Предупреждения Нортбрука, однако, никто не услышал, и лорд Литтон, вооружившись подробными инструкциями относительно предписанной ему новой наступательной политики, энергично взялся за дело с истинно поэтическим темпераментом. Для начала он объявил королеву Викторию императрицей Индии, с одной стороны, в духе Дизраэли угождая властительнице, а с другой — «на языке, который не допускает ошибок», подавая сигнал России о том, что британская привязанность к Индии постоянна и абсолютна. Другими словами — «руки прочь».

Но здесь нужно отметить один любопытный факт. Зимой 1876 года лорд Литтон высказал нашему послу в Лондоне графу Шувалову мысль о полезности прямых, непосредственных сношений вице-короля с туркестанским генерал-губернатором. В то же время Кауфман представил секретную записку военному министру, в которой высказывал соображения об «общности интересов наших в Азии с Англией», о том, что у нас там «общие враги — мусульманство и варварство», что «успех азиатов над англичанами невыгодно отзовется и на нас, а успех азиатов над нами послужил бы гибелью для Англии». Там же говорилось и о вреде снабжения армии азиатских владетелей усовершенствованным оружием и обучении их драться с европейцами, а главное — что «мы должны идти рука об руку с Англией в делах наших в Азии».

▸ ЧТО СДЕЛАТЬ
1: Кем лорд Литтон объявил королеву Викторию, судя по отрывку о лорде Литтоне?
2: Продолжите отрывок о лорде Литтоне, начав сразу после его последнего предложения.
Следующие данные взяты из другого источника.

▸ СОХРАНЁННЫЕ ДАННЫЕ
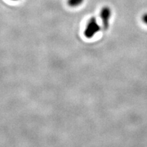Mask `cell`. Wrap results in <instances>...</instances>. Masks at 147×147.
<instances>
[{"label": "cell", "mask_w": 147, "mask_h": 147, "mask_svg": "<svg viewBox=\"0 0 147 147\" xmlns=\"http://www.w3.org/2000/svg\"><path fill=\"white\" fill-rule=\"evenodd\" d=\"M101 27L100 26L98 23H97L96 18L92 17L90 18V20L88 21V23L86 25V28L84 29V34L86 38H91L95 36L97 33H98L100 31Z\"/></svg>", "instance_id": "obj_1"}, {"label": "cell", "mask_w": 147, "mask_h": 147, "mask_svg": "<svg viewBox=\"0 0 147 147\" xmlns=\"http://www.w3.org/2000/svg\"><path fill=\"white\" fill-rule=\"evenodd\" d=\"M111 15V9L108 6L103 7L100 12V17L102 19L103 29L104 30H107L110 26V20Z\"/></svg>", "instance_id": "obj_2"}, {"label": "cell", "mask_w": 147, "mask_h": 147, "mask_svg": "<svg viewBox=\"0 0 147 147\" xmlns=\"http://www.w3.org/2000/svg\"><path fill=\"white\" fill-rule=\"evenodd\" d=\"M84 0H67V3L71 7H76L82 4Z\"/></svg>", "instance_id": "obj_3"}, {"label": "cell", "mask_w": 147, "mask_h": 147, "mask_svg": "<svg viewBox=\"0 0 147 147\" xmlns=\"http://www.w3.org/2000/svg\"><path fill=\"white\" fill-rule=\"evenodd\" d=\"M142 19L143 23H144V24H146V25H147V12L146 13L143 14Z\"/></svg>", "instance_id": "obj_4"}, {"label": "cell", "mask_w": 147, "mask_h": 147, "mask_svg": "<svg viewBox=\"0 0 147 147\" xmlns=\"http://www.w3.org/2000/svg\"><path fill=\"white\" fill-rule=\"evenodd\" d=\"M14 1H16V0H14Z\"/></svg>", "instance_id": "obj_5"}]
</instances>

▸ ОТВЕТЫ К ЗАДАНИЯМ
1: Императрицей Индии.

2:
Записка эта была тогда же сообщена графу Шувалову для распространения между английскими министрами. Шувалов, этот известный в наших кругах как «друг Англии» дипломат, однако, составил только краткую выписку, и то для одного графа Дерби, тогдашнего министра иностранных дел. В этом сказалась его личная старинная вражда к Кауфману. Таким образом, единственная вполне здравая мысль, возникшая тогда на обоих концах противостояния, была искажена, затерта и не получила достойного продолжения. Наоборот, оставшись без отклика, эта мысль породила еще более жесткую неприязнь противников.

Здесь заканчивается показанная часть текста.